As in other cancer entities, the availability of CRISPR-Cas9-based genome editing technologies has opened revolutionary ways of understanding MM biology and translating these findings into clinical studies. Using comprehensive CRISPR-Cas9 knockout screens in vitro, Bohl et al. characterized relapse-specific mutations associated with resistance of MM cells against clinically applied drugs [128]. These screens could also identify previously unknown vulnerabilities towards substances that constitute a therapeutic option for distinct MM patients. A recent clinical phase 1 trial included two patients with advanced therapy-refractory MM, in whom the utility of CRISPR-Cas9-mediated silencing of the immune checkpoint PD-1 was tested in patient-derived T cells, together with simultaneously disrupting their T cell receptor function [129]. The modified T cells persisted in patients for at least nine months and were well tolerated. An ongoing phase 1 clinical trial is being carried out in relapsed/refractory MM patients, using allogeneic CRISPR-Cas9-engineered T cells targeting BCMA, and may reveal future ways to an “off-the-shelf” product (NCT04244656).

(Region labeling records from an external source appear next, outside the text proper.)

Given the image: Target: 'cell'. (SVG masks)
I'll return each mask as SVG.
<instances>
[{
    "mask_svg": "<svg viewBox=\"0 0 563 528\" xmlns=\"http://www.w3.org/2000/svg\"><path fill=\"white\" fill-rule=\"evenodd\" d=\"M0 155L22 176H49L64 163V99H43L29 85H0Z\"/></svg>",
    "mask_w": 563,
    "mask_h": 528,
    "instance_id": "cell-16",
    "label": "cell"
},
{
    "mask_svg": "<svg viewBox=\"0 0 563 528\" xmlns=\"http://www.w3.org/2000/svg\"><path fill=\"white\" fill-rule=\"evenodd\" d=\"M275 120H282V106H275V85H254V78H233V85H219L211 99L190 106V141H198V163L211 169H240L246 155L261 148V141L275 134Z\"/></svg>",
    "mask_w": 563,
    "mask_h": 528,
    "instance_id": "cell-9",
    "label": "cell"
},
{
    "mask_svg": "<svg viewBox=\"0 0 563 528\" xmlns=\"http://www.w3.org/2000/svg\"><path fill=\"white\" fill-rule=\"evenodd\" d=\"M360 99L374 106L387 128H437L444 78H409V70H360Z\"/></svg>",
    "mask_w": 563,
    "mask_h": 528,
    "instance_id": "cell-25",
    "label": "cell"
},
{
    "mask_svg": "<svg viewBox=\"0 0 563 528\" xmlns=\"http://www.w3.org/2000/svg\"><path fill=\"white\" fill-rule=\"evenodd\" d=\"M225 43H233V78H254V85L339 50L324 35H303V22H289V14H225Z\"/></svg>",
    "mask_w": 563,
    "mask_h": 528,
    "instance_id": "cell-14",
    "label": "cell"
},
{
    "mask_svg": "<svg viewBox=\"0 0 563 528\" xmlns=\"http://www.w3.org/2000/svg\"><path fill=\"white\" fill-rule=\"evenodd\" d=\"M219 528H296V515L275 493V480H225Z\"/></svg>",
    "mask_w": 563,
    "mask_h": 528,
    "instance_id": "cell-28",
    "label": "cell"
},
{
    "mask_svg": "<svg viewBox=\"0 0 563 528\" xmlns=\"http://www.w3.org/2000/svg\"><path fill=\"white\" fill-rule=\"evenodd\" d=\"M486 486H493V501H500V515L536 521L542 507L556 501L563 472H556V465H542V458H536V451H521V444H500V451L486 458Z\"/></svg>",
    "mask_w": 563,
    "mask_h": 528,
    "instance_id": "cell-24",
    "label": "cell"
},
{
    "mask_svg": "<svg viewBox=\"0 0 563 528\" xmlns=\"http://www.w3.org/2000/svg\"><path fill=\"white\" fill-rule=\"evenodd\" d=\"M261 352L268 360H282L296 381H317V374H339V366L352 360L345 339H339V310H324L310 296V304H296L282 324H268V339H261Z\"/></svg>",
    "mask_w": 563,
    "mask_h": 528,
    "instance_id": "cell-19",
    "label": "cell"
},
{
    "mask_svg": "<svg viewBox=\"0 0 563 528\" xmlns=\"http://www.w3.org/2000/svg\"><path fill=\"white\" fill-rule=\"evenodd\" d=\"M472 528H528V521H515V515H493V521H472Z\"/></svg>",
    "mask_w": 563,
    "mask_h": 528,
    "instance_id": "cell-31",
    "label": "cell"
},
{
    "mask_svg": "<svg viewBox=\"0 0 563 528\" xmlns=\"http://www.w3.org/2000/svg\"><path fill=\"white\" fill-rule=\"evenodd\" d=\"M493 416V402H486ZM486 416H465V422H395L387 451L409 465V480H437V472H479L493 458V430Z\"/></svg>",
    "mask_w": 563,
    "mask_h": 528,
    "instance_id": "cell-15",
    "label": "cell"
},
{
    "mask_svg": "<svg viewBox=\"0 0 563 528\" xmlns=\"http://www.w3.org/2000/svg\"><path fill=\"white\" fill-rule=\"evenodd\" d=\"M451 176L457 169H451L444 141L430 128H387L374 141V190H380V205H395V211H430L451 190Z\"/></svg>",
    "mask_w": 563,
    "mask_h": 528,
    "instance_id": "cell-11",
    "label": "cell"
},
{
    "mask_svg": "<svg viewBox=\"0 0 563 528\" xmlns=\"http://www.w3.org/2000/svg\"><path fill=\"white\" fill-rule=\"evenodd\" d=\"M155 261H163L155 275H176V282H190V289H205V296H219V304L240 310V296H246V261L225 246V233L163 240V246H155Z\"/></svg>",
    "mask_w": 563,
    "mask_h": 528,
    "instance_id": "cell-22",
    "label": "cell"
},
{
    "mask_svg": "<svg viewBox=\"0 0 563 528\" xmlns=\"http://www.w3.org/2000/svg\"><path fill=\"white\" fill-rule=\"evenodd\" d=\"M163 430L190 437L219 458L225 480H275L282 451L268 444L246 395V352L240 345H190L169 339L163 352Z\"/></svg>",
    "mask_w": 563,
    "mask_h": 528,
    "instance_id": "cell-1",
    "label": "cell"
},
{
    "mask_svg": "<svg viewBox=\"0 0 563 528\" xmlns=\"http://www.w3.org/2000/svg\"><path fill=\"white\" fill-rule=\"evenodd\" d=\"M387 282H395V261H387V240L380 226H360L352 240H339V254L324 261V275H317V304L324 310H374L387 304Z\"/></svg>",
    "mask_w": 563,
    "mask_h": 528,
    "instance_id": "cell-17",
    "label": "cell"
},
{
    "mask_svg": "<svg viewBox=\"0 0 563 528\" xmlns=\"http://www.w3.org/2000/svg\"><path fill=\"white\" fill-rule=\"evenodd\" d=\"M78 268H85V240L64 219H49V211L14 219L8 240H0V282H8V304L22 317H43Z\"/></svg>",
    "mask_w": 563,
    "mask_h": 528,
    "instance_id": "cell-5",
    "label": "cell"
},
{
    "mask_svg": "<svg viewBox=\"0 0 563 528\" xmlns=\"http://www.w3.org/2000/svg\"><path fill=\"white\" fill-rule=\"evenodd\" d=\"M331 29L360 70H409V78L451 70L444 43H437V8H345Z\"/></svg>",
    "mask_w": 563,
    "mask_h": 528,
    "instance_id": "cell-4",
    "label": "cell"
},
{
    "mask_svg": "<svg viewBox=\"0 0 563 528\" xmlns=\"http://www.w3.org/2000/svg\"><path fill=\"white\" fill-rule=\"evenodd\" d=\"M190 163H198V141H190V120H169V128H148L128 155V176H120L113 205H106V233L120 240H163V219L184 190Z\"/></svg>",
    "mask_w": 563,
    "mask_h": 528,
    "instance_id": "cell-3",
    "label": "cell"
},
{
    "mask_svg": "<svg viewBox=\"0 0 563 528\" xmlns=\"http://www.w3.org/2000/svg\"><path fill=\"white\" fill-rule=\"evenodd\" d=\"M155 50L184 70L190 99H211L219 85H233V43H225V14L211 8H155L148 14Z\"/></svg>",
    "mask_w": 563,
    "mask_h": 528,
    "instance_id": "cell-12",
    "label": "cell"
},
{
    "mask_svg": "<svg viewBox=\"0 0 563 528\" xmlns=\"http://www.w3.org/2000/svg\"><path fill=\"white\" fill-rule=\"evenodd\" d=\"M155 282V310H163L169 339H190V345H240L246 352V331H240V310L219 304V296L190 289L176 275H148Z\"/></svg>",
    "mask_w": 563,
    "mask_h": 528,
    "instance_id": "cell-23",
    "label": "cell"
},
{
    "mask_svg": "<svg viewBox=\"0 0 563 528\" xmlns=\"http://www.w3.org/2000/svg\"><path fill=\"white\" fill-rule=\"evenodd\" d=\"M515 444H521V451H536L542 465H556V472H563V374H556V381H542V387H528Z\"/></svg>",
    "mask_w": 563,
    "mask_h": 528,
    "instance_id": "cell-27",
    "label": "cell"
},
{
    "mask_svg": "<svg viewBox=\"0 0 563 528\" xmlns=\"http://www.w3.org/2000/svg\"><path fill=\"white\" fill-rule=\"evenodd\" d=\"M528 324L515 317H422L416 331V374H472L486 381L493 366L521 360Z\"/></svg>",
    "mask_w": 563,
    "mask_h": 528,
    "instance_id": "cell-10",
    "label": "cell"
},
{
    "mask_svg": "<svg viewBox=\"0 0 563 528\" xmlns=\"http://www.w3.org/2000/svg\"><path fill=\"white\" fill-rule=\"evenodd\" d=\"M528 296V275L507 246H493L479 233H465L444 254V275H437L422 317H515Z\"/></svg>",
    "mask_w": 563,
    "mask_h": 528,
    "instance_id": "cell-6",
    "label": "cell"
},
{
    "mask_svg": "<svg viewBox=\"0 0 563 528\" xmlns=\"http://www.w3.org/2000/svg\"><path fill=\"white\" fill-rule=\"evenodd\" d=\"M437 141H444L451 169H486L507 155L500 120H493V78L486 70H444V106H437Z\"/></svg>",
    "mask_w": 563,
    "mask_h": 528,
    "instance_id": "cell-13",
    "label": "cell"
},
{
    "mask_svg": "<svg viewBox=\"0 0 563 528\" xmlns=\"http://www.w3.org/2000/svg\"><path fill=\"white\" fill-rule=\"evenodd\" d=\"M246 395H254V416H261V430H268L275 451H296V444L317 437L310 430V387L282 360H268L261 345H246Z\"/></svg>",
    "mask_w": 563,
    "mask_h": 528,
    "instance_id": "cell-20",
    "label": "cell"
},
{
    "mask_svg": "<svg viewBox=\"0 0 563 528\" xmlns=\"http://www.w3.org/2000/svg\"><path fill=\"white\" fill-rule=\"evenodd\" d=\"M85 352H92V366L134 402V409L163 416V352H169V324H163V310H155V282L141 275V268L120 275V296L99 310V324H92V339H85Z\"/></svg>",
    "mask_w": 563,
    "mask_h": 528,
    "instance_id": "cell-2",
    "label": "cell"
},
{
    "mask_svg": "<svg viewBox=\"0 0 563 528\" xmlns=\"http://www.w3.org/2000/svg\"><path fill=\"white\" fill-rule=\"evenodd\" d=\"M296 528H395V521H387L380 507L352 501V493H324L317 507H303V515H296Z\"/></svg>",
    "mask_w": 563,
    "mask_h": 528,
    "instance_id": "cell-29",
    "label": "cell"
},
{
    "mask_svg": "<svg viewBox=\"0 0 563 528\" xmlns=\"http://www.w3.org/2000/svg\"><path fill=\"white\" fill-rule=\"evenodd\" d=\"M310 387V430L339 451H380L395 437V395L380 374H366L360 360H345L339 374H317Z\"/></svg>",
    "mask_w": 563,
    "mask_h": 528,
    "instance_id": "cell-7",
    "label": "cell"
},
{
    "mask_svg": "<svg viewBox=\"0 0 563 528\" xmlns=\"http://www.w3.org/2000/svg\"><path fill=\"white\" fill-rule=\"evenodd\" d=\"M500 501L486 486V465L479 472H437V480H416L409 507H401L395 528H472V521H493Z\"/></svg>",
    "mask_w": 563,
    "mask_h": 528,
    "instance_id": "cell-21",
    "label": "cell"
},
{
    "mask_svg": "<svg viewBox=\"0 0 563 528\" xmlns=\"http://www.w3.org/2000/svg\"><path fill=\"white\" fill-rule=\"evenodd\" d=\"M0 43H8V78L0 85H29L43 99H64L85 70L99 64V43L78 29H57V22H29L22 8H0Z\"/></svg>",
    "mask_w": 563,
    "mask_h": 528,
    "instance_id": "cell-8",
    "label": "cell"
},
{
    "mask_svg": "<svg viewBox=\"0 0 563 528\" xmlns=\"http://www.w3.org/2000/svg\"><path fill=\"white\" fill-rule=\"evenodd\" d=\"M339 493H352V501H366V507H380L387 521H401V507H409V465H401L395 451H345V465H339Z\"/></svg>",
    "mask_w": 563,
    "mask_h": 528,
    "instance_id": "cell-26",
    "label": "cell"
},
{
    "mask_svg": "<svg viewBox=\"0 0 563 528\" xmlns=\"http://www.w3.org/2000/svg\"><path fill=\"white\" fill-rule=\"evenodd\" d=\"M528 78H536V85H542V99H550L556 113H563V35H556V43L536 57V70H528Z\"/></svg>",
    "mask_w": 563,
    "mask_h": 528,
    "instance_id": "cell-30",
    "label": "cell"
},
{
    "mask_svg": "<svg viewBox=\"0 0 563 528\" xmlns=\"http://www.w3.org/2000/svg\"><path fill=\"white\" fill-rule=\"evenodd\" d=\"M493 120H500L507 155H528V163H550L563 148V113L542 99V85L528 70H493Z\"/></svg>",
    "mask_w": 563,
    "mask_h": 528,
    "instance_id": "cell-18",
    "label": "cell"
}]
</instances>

Growing evidence documents that “multiple myelomas” and their stromal microenvironment have a multitude of mechanisms to subvert effective immune and anti-tumor responses (Figure 1) [95,130,131]. Understanding how tumor and stromal cells (inter-)act to modulate and regulate the immune-microenvironment should facilitate the development of therapeutic interventions that target these suppressive pathways and may be harnessed to improve therapeutic outcomes in the heterogeneity of MM disease phenotypes [108,132]. MM grows and evolves through persistent crosstalk with the surrounding niche, while distinct gatekeepers and immune-tolerogenic environments often emerge simultaneously in response to this crosstalk. Accordingly, combining anti-tumor therapy and immunotherapy could be a promising and effective strategy to slope the equilibrium of the MM ecosystem, and improve patient outcomes, as already obtained in other malignancies [133,134,135,136,137,138]: this approach will enable the development of personalized therapy for “multiple myelomas” [139,140].

4. Conclusions

Despite our knowledge about the vicious cycles within MM, mediated by malignant plasma cells, osteoblasts and osteoclasts, it is vital to gain further insights into the cellular and molecular mechanisms of the interaction between MM cells and bone cells within the bone microenvironment as well as the process of cell colonization in the bone. Deep-diving into epigenetics and subsequent characterization of miRNAs and non-coding transcripts have unraveled novel mechanisms of gene expression regulation, often involving the multiple myeloma microenvironment, and warrant further translational application.